NNUE + Pawn-King Network

[alvinypeng]

Most good evaluations take pawn-king structure into account. Since pawn-king structure isn't very dynamic, some clever people figured out you could cache pawn-king structure stuff, essentially allowing for a better evaluation with virtually no additional computational cost. With classical evaluation falling out of favor and NNUE taking over, pawn-king hash tables aren't used in the top engines anymore (with the exception of the sf hybrid eval).

While a good NNUE network would most certainly "understand" pawn-king structure, I wonder if it would be possible to combine an NNUE with a pawn-king specific net. To combine both networks to get a single scalar evaluation, just concatenate the output of the pawn-king network to the output of one of the hidden layers in the NNUE. Then, use that as the input for the next layer. A pawn-king table can be reintroduced to cache the output of the pawn-king network.

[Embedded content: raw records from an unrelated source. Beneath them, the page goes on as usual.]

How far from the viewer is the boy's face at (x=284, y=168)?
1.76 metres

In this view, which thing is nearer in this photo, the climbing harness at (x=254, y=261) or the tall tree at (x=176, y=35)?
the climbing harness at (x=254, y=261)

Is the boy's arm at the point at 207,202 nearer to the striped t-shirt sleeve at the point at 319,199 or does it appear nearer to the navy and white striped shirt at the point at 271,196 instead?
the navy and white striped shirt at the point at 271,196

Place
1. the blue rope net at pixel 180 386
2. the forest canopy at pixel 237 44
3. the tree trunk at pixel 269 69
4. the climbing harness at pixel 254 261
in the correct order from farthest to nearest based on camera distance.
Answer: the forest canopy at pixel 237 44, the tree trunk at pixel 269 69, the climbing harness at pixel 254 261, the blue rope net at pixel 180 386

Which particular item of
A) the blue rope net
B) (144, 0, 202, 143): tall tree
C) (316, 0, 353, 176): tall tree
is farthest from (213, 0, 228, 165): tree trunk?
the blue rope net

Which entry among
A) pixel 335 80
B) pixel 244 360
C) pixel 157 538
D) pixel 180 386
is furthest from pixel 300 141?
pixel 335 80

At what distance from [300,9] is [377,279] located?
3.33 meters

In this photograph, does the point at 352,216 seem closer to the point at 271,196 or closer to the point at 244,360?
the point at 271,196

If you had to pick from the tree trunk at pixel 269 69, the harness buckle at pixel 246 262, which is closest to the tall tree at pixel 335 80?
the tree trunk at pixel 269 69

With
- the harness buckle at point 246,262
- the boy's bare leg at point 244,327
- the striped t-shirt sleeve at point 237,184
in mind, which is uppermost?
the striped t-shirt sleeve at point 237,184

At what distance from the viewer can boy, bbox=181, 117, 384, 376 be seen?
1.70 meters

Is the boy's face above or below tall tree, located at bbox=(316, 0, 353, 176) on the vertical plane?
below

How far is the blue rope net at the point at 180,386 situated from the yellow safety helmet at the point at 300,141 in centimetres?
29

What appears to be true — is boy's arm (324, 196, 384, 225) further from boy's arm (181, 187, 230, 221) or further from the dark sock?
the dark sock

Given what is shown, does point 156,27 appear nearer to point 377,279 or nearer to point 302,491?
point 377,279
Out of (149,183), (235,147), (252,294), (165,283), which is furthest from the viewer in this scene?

I made a diagram of how such a network could potentially be structured. The regular NNUE input features are on the left and are incrementally updated like normal. In the diagram, I have the features as HalfKA (11x64x64=45056) but it could really be any feature set. The pawn-king network is on the right. The input is 4 planes of dimensions 8x8 for the pawns and kings of the side-to-move and the side-not-to-move. The diagram only shows one convolutional layer with 32 filters, but ideally, there could be many more layers and filters. Because the output of the pawn-king net is cached, I would imagine it could afford to be somewhat expensive.

Any thoughts on this concept? Does it hold any merit or is it completely impractical?

[Sopel]

For Stockfish all typical implementations of additional pawn-king features have failed (like done in ethereal and many variations). Your idea of using a shallow convnet is perhaps the only thing that might work. I was thinking about something similar, with a 3-4 deep conv subnet attaching to the FT output. So something like this:



It is on my radar to test.

[DrCliche]

Being able to cache part of the evaluation function obviously seems good in the abstract. In terms of general theory, you're simply imposing a form of inductive bias, which can be effective when a network is small enough to become saturated, or if the loss surface of your training procedure isn't terribly well-behaved. There's probably good reason to believe both are true in a typical chess NNUE.

On the other hand, whether any particular feature of a chess position is very good or very bad can change based on the smallest possible perturbation of a single piece, or the loss or gain of single tempo, so it's also quite plausible that networks evaluating subsets of pieces in isolation (e.g. a Pawn-King network) miss the forest for the trees and aren't worth the trouble.